Là-bas, son état de santé ne se serait jamais amélioré et était même présenté comme inquiétant. « L’état de santé de l’honorable Franck Diongo est suffisamment alarmant. Et il est regrettable de voir que jusqu’à ce jour, le gouvernement n’a pas pris des dispositions pour l’évacuer…C’est quand même un député national », avait dénoncé Me Laurent Onyemba, un de ses avocats.
Finalement, le leader du Mouvement Lumumbiste Progressiste (MLP) a quitté la prison centrale de Makala, le 16 mars 2019 à la faveur d’une grâce présidentielle. Depuis, c’est un Franck Diongo appartement en bonne santé qui a repris toutes ses activités politiques. Seule inquiétude, l’homme aurait été sérieusement affecté moralement par sa non nomination dans le gouvernement alors que selon ses proches, il aurait reçu des assurances de la « haute hiérarchie » qu’il allait être nommé dans le gouvernement Sama Lukonde.
Vital Kamerhe, le prisonnier malade le plus actif
Tout semblait être réuni pour le tuer politiquement. Mais l’ancien Président de l’Assemblée nationale et ancien Directeur de Cabinet du Chef de l’État refuse de mourir.
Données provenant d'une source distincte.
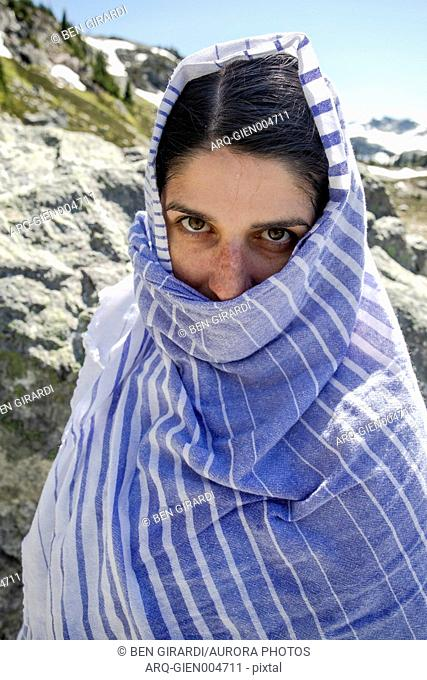 Outdoor portrait of a woman wrapped in a towel after swimming in a lake in mountains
Bien au contraire, après sa condamnation en appel en juin 2021, en 13 ans de prison, à 10 ans d’inéligibilité, à la restitution de plus de 50 millions de dollars détournés ainsi que la saisie de ses biens et fonds logés en banque, Vital Kamerhe continue à diriger son parti politique, l’Union pour la Nation Congolaise (UNC) comme si tout marchait bien pour lui.
Ces derniers mois, presque chaque cadre de sa formation politique a été promu à un poste au point que l’UNC est devenu le parti politique le plus structuré de la République Démocratique du Congo.
Pourtant, l’homme fait face à des soucis de santé qui ont contraint les autorités pénitentiaires à le transférer au Centre médical Nganda où il est pris en charge. De temps en temps, ses proches font le point sur sa santé qui, aux dernières nouvelles, ne se serait pas véritablement améliorée pour qu’il soit retourné à la prison centrale de Makala.
L’exception Eddy Kapend
Il fait partie des prisonniers les plus emblématiques de l’histoire de la prison centrale de Makala. Ancien aide camp de feu président de la République, Laurent Désiré Kabila, Eddy Kapend a bénéficié de la grâce présidentielle au terme d’une ordonnance présidentielle datée du 31 décembre 2020.
Condamné à la peine de mort en janvier 2003 par la Cour d’ordre militaire, il a passé 19 ans au CPRK. Mais à la différence des autres prisonniers VIP, il a su gérer ses soucis de santé, sans faire trop de bruits.
En vrai militaire, Eddy Kapend a visiblement fait preuve de résilience durant sa longue détention.